Hadoop代写:CA675-TF-IDF

Requirement

Tasks:

  1. Using MapReduce, carry out the following tasks:
  2. Acquire the top 250,000 posts by viewcount (see notes)
  3. Using pig or mapreduce, extract, transform and load the data as applicable
  4. Using mapreduce calculate the per-user TF-IDF (just submit the top 10 terms for each user)
  5. Bonus use elastic mapreduce to execute one or more of these tasks (if so, provide logs / screenshots)
  6. Using hive and/or mapreduce, get:

    1. The top 10 posts by score
    2. The top 10 users by post score
    3. The number of distinct users, who used the word ‘java’ in one of their posts

TF-IDF

The TF-IDF algorithm is used to calculate the relative frequency of a word in a document, as compared to the overall frequency of that word in a collection of documents.
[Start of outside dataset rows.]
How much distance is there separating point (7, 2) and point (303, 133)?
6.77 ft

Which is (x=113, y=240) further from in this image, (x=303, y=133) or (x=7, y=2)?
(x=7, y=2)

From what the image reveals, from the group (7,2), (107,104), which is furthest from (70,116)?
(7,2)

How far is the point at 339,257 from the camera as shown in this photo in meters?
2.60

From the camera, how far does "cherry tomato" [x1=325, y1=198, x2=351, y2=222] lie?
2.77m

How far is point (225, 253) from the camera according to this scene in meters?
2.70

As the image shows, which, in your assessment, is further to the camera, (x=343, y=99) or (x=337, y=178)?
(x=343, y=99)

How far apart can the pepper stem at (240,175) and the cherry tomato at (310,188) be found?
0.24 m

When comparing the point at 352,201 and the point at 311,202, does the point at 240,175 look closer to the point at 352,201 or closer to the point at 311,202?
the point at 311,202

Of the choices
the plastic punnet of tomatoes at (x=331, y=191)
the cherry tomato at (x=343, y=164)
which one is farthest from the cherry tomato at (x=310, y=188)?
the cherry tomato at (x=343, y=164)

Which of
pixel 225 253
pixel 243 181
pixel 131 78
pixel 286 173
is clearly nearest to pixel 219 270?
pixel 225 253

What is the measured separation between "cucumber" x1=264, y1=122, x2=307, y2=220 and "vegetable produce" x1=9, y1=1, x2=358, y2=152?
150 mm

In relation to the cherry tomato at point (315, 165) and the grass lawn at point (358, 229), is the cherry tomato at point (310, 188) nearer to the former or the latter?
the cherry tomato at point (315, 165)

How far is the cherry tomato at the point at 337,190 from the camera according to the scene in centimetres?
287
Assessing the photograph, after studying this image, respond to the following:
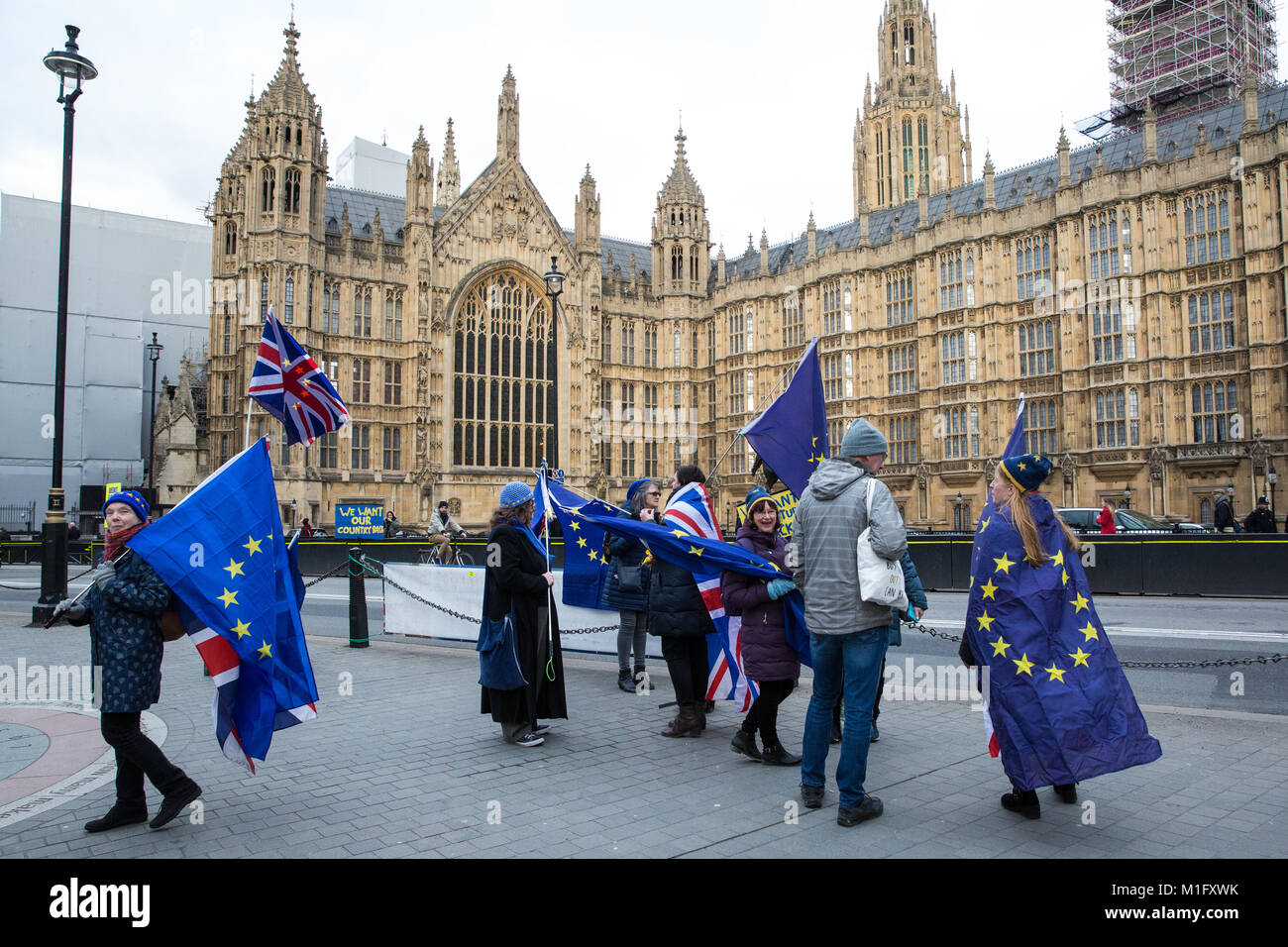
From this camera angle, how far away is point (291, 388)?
8.95 m

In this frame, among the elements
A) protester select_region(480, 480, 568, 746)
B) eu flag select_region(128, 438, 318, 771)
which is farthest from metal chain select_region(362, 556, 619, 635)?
eu flag select_region(128, 438, 318, 771)

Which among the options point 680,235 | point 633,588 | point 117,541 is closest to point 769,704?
point 633,588

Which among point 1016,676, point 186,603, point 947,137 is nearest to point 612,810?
point 1016,676

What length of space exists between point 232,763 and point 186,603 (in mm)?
1772

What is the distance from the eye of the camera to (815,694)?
5047mm

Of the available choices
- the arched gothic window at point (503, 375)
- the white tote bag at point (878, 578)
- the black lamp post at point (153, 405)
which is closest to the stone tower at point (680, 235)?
the arched gothic window at point (503, 375)

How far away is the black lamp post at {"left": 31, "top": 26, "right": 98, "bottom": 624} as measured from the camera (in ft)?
44.3

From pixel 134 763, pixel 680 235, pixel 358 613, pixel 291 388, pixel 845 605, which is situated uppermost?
pixel 680 235

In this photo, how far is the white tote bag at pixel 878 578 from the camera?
15.4 ft

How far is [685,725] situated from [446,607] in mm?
6043

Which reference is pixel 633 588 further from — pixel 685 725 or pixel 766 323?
pixel 766 323

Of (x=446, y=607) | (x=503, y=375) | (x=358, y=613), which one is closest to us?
(x=358, y=613)

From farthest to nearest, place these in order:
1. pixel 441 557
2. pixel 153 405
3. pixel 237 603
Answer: pixel 153 405 < pixel 441 557 < pixel 237 603

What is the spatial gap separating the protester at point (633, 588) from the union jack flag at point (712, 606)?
1073mm
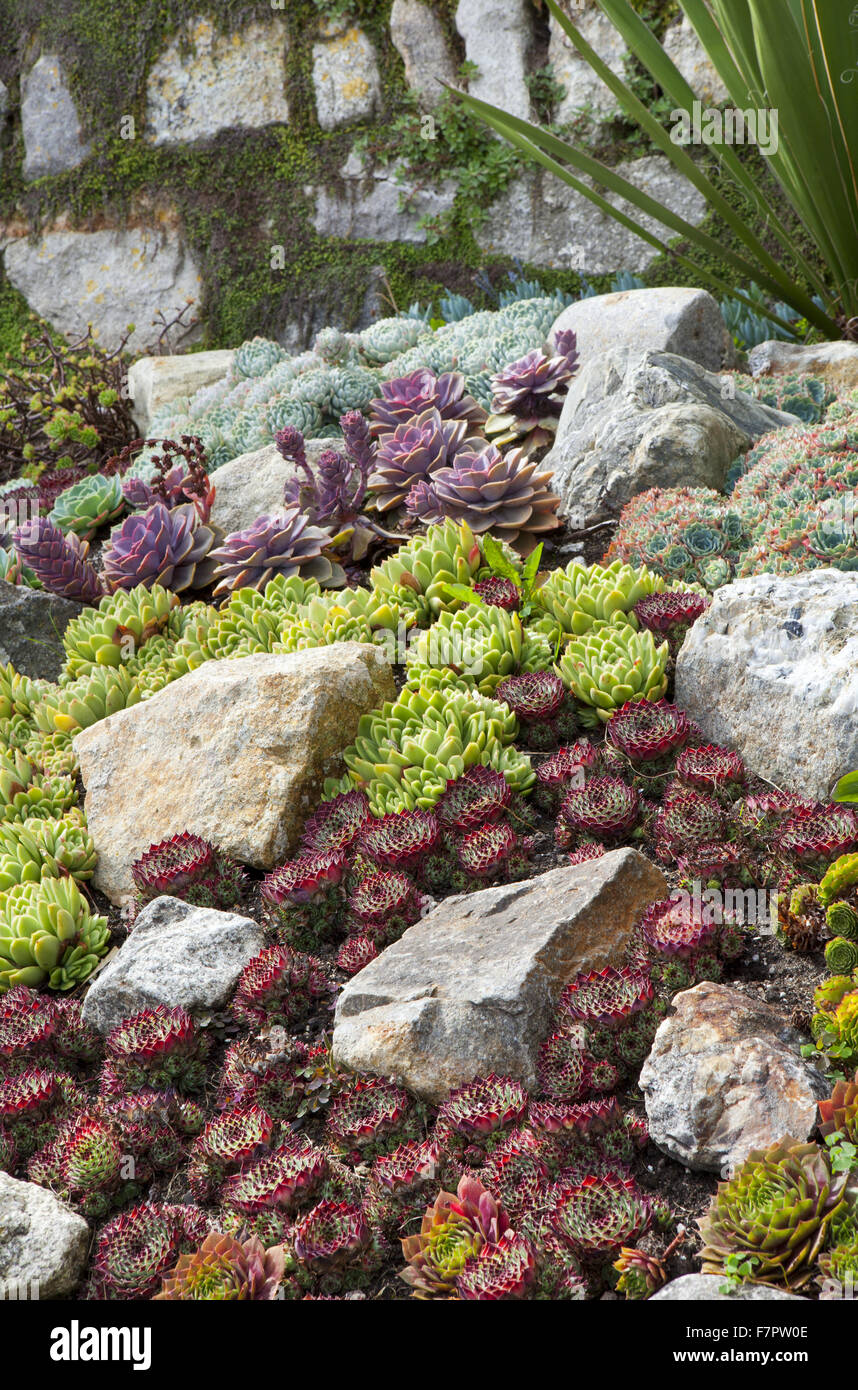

This allows you to discover the distinctive words for a particular user or document.

The formula is:

TF(t) = Number of times t appears in the document / Number of words in the document

IDF(t) = log_e(Total number of documents / Number of Documents containing t)

The TFIDF(t) score of the term t is the multiple of those two.

Summary

用Hadoop去计算TF-IDF的时间复杂度还是挺高的,毕竟有很多临时数据要落地,而且Hadoop程序也不是一个就能解决问题的,如果换成Spark的话,应该会高效很多。